# Ceiling Fan Light Works, Fan Doesn't



## ineedhelp1 (Mar 20, 2012)

So this morning I threw a blanket to my bed, but it hit the pull switch, and the pull switch got in the fan (I _think_ thats what happend, could just be the blanket made something loose). Now the fan light works, and when I turn the switch on from the outlet, I can hear the electricity surging, but the fan doesn't turn, even when I use the pull switch.
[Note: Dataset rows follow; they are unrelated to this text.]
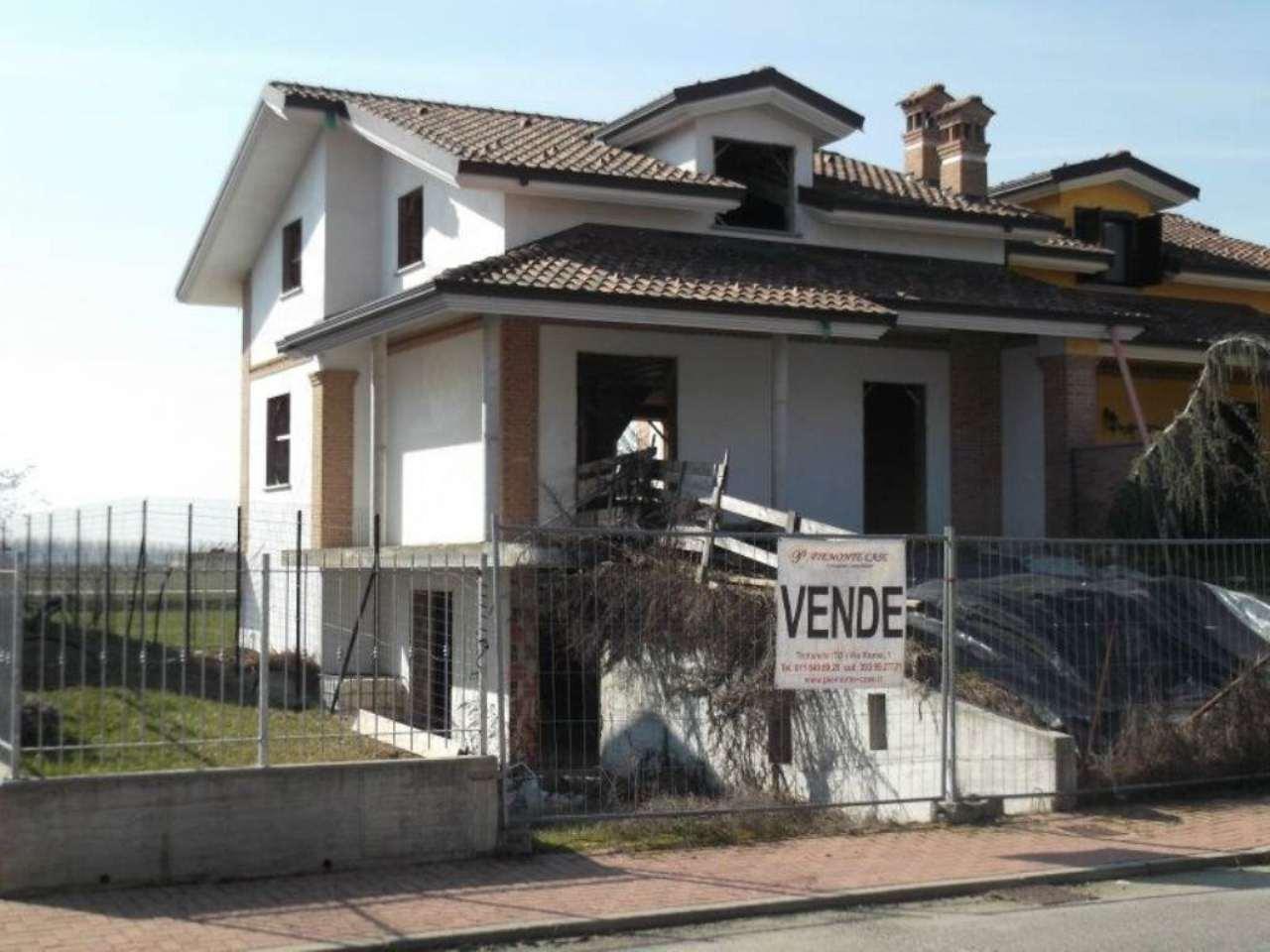Villa in vendita a Poirino, 8 locali, prezzo € 195.000 | Cambio Casa.it
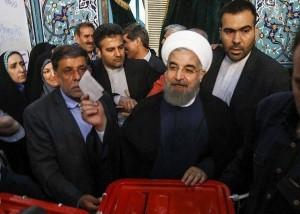 Les candidats à la 12ème élection présidentielle iranienne ont votés tôt ce matin4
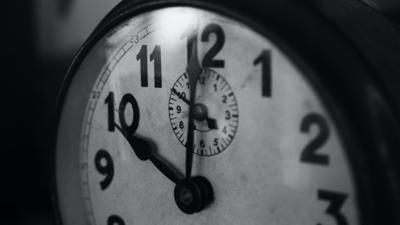 face of analog clock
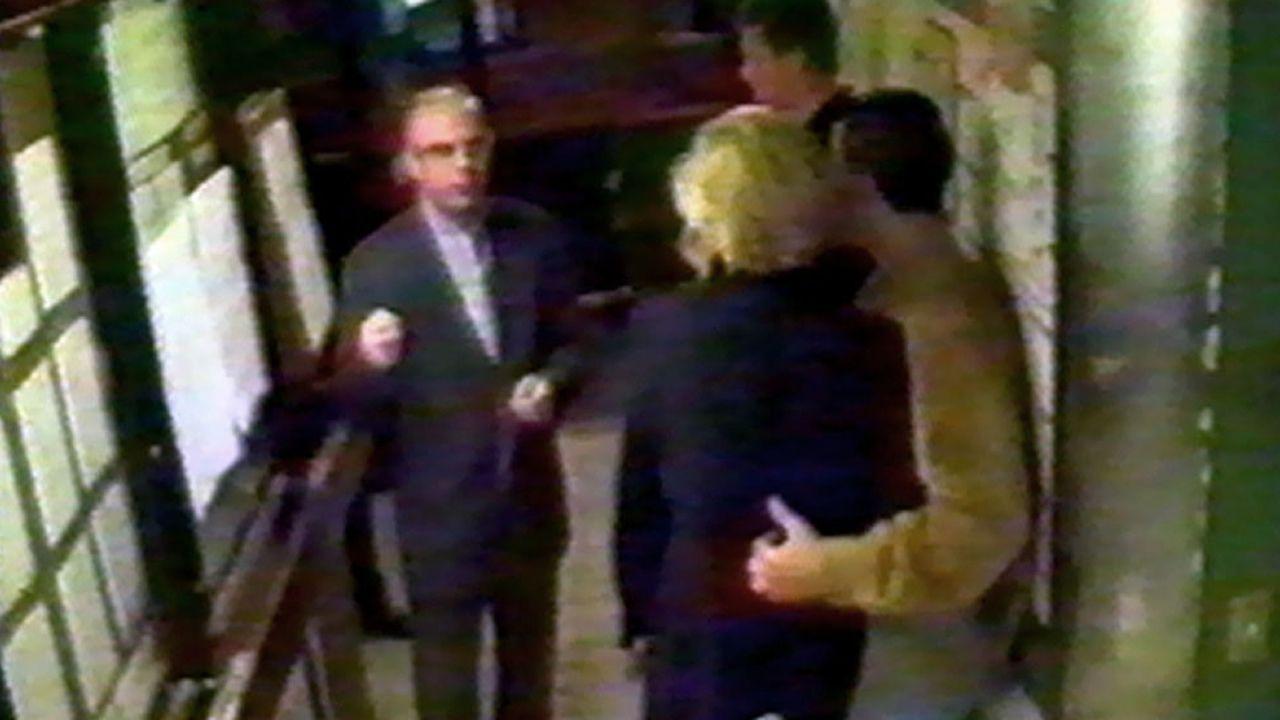Esta es una de las últimas fotografías de Diana y Dodi Al-Fayed antes del trágico accidente.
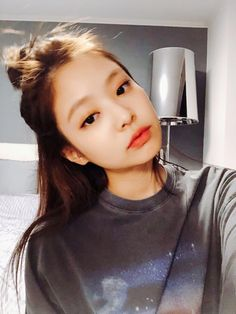 blackpink, jennie, and kpop Black And Red Makeup, Black Pink, Black Hair, Blackpink Jennie, Kpop Girl Groups, Kpop Girls, Forever Young, Exo And Red Velvet, Jenny Kim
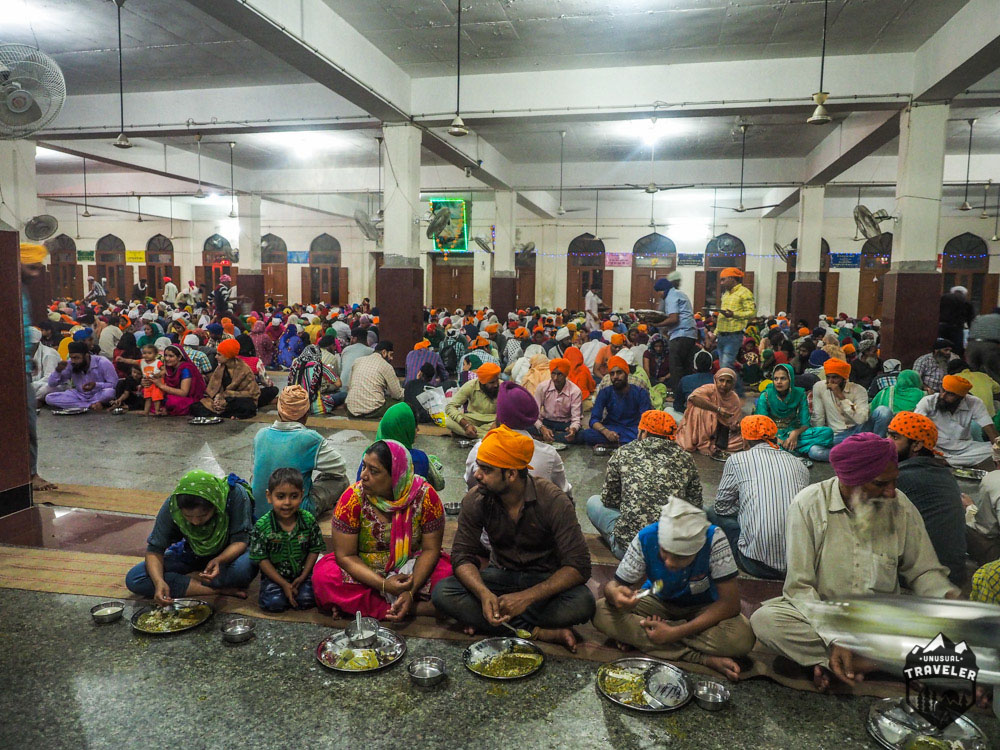common eating room at the Golden Temple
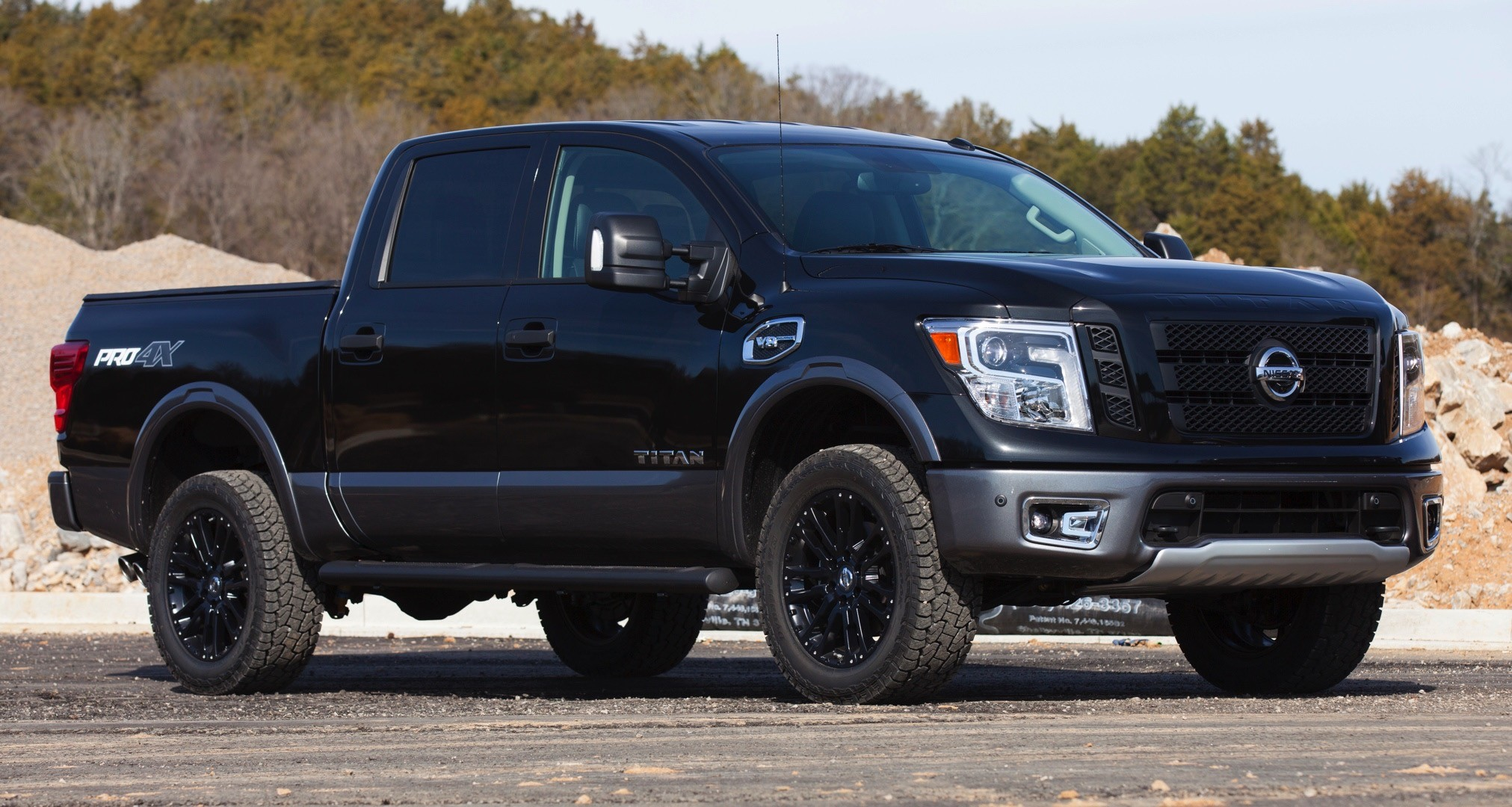 nissan showcases titan pro 4x and titan xd with off road options autoevolution. Black Bedroom Furniture Sets. Home Design Ideas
Thanks for the help!


----------



## joecaption (Nov 30, 2011)

The switch to contol the fan is a cheap plastic one and often go bad.
Kill the breaker to that fixture, remove the light kit and the see who many wires are on the fan switch and go buy one whith the same number of wires.
When replacing only undo one wire at a time to make sure you do not get the wires crossed.


----------



## ineedhelp1 (Mar 20, 2012)

But why would I buy a light kit if the fans broken? Or am I getting my terms mixed up? Sorry, I am not much of a handyman. Also the pull switch that (may or may not) have gotten stuck in the fan was the light pull switch, and the light can still be controlled and works.


----------



## joecaption (Nov 30, 2011)

I never siad to replace the light kit. To get to the fan switch you have to remove the light housing, and the cover or trim ring housing the fan switch.
There's 3 switchs in a ceiling fan in most cases, one with two wires for the light, another one with 2 wires to change the direction of the fan, and the one I'm suggesting you replace and one with several wires to control the fan speed.


----------